Chicago, Illinois – Four prestigious universities have reached a settlement in a federal class-action lawsuit accusing them of colluding to manipulate the amount of financial aid offered to students. Dartmouth College, Rice University, Northwestern University, and Vanderbilt Universities will collectively pay $166 million to resolve the claims against them, according to a court filing on Friday.
As part of the settlement, Dartmouth and Rice will each pay $33.75 million, while Vanderbilt will pay $55 million and Northwestern has offered $43.5 million. This brings the total settlement reached so far to $284 million, which will be distributed among the affected undergraduate students, with an estimated amount of $750 per student. The settlement remains subject to approval by a judge.
So far, ten out of the 17 defendant schools have agreed to settle the case, even though they continue to deny the allegations. The seven remaining universities in the lawsuit are the California Institute of Technology, Cornell University, Georgetown University, Johns Hopkins University, the Massachusetts Institute of Technology, the University of Notre Dame, and the University of Pennsylvania.
The antitrust lawsuit, filed in 2022 in an Illinois federal court, was brought by several law firms on behalf of students who attended some of these universities. The plaintiffs allege that the defendant universities engaged in a price-fixing scheme by sharing a methodology for determining financial aid awards, artificially inflating the net price of attendance for students receiving financial aid.
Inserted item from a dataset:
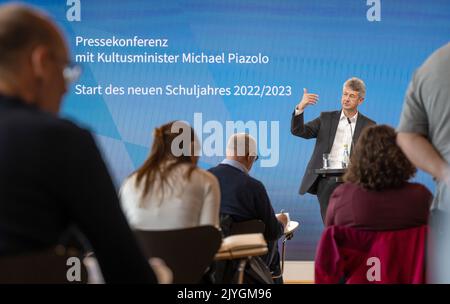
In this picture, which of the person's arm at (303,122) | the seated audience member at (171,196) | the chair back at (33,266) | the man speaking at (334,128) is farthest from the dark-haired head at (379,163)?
the person's arm at (303,122)

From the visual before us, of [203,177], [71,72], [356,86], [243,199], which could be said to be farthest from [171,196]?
[356,86]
The lawsuit claims that this practice is a violation of Section 568 of the Improving America’s Schools Act of 1994, which allows universities to collaborate on financial aid formulas as long as they do not consider applicants’ financial need in individual admission decisions.
The lawsuit targets the 17 members of the “568 Presidents Group,” which developed a “Consensus Methodology” for evaluating a family’s ability to pay for college. The group allegedly met regularly to discuss financial aid calculations.
Ted Normand, a lawyer for the plaintiffs, stated that the new settlements would significantly increase compensation to the affected students for the harm caused by the alleged cartel.
The court filing did not mention any admission of guilt by the universities involved, but rather the settlements were reached to resolve the claims against them.